Under the amended Rule 3-01, issuers electing semiannual reporting would not be compelled to include interim quarterly financial results in their registration statements or other filings. Instead, where interim financial statements are required, these filers would present financial statements for a semiannual period rather than a quarterly period.

The determination of when interim financial statements are required for semiannual filers would align with the filing of their most recent Form 10-S. The proposal aims to synchronize the timing of interim financial statement requirements for the first semiannual period of a semiannual filer with the requirements for the second quarterly period of a quarterly filer.

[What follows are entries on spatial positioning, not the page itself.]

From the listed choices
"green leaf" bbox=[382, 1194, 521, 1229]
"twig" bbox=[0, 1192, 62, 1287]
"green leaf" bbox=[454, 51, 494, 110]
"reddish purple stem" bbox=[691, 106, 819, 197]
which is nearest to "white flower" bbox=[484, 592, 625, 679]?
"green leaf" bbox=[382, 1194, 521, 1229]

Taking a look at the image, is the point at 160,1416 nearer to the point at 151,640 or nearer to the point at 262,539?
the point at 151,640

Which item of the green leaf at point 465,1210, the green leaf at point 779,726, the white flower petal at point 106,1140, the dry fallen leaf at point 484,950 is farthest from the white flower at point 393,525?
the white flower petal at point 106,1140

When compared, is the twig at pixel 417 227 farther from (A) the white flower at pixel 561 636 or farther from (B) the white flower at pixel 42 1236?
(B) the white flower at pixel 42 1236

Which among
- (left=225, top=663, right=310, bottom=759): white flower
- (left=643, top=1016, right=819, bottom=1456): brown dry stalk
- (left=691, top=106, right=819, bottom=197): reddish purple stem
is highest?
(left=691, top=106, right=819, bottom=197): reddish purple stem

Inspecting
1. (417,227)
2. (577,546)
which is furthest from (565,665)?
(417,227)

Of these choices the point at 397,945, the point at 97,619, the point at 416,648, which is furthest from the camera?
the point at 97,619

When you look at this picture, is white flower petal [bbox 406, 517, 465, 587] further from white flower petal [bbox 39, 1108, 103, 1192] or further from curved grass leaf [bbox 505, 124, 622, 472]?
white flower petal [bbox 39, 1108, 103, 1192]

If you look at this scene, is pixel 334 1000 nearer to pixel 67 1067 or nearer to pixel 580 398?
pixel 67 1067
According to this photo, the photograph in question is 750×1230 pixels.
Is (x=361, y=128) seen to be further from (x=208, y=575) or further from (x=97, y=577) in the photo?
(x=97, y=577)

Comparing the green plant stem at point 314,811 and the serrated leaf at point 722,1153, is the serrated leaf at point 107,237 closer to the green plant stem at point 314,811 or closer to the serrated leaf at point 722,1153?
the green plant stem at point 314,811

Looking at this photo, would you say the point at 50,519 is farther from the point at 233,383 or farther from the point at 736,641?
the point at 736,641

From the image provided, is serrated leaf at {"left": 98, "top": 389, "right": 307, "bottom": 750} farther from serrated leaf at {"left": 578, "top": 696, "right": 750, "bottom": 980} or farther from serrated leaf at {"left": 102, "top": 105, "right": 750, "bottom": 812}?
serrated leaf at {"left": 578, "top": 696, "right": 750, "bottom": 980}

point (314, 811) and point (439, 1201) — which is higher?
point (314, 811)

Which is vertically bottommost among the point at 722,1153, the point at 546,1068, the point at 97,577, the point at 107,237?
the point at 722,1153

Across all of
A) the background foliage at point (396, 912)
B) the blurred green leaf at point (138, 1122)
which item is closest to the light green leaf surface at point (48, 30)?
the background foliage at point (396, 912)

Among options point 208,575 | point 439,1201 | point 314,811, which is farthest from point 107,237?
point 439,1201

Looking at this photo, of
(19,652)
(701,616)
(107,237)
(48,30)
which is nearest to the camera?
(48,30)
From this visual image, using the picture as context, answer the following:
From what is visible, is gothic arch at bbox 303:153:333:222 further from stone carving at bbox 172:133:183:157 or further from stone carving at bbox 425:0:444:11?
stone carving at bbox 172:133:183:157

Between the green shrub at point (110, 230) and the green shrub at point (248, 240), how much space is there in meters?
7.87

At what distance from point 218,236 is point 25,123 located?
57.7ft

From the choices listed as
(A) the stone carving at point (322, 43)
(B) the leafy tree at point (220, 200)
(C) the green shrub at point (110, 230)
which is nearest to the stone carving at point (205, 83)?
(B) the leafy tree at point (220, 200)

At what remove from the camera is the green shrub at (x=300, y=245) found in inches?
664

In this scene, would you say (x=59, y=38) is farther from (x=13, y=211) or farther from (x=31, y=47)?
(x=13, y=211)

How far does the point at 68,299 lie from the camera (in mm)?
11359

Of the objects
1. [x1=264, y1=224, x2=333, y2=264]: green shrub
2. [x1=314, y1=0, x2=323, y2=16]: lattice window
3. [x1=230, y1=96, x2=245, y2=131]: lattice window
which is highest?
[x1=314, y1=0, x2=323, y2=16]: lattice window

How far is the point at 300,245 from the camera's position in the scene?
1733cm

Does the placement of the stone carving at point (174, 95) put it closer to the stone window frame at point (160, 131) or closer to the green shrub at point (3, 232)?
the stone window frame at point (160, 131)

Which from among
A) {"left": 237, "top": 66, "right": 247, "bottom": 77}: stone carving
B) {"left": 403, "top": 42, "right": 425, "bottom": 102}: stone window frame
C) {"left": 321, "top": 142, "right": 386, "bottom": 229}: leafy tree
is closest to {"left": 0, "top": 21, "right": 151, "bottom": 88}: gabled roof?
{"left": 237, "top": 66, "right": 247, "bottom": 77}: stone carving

Parallel amendments are also proposed for Rule 8-08 of Regulation S-X, which addresses the age of financial statements for smaller reporting companies. Clarifying and technical amendments to Rules 10-01 and 8-03 are also included to further support the option of semiannual reporting on Form 10-S.

Technical Amendments

Beyond the core reporting changes, the proposed rule encompasses a series of technical amendments to various SEC regulations, including Regulation S-K, Regulation M-A, and rules governing transition reports and proxy statements. These amendments are designed to seamlessly integrate companies opting for semiannual reporting into the existing SEC framework. For instance, the proposal would introduce the definitions of "quarterly filer" and "semiannual filer" into Exchange Act Rule 12b-2 and Securities Act Rule 405, ensuring clarity and consistency across SEC rules and forms.

Potential Implications and Stakeholder Reactions

The SEC’s proposal to offer optional semiannual reporting has the potential for significant implications across the financial ecosystem. Proponents argue that it could reduce compliance costs for companies, particularly smaller and medium-sized enterprises, by alleviating the burden of quarterly financial statement preparation and review. This could free up resources for investment in innovation, growth, and long-term strategic initiatives. The reduction in reporting frequency might also encourage more companies to consider going public or to remain public, thereby enhancing capital market liquidity and depth.

Commissioner Peirce, in her statement, invited public comment on whether the reporting requirements for both Form 10-Q and the proposed Form 10-S should be adjusted. This indicates an openness by the Commission to further refine the proposal based on feedback.

However, the move also raises potential concerns among investors and analysts. A reduction in reporting frequency could mean less timely information about a company’s financial performance and operational health. This might make it more challenging for investors to react quickly to evolving business conditions or to identify emerging risks. The quality and depth of disclosures within the semiannual reports will be critical in mitigating these concerns. The SEC’s commitment to requiring auditor reviews and adherence to U.S. GAAP for Form 10-S is a positive step in this regard.

The proposal also touches upon the relationship between SEC filings and comfort letters for underwriters, as mentioned in footnote 6 of the original document, which references a question about potential adjustments to PCAOB Auditing Standard 6101. This suggests that the SEC is considering the broader impact of semiannual reporting on other aspects of capital market transactions.

Furthermore, the proposed alignment with the European Union’s Transparency Directive, which mandates semiannual financial reporting, could facilitate greater comparability for multinational companies and international investors.

Public Comment Period

The SEC has opened a public comment period for the proposed rule, which will remain open for 60 days following its publication in the Federal Register. This period is crucial for stakeholders to voice their opinions, concerns, and suggestions. The Commission’s decision on whether to adopt the rule, and in what form, will undoubtedly be influenced by the breadth and substance of the comments received. The outcome of this proposal will be closely watched as a significant development in U.S. securities regulation.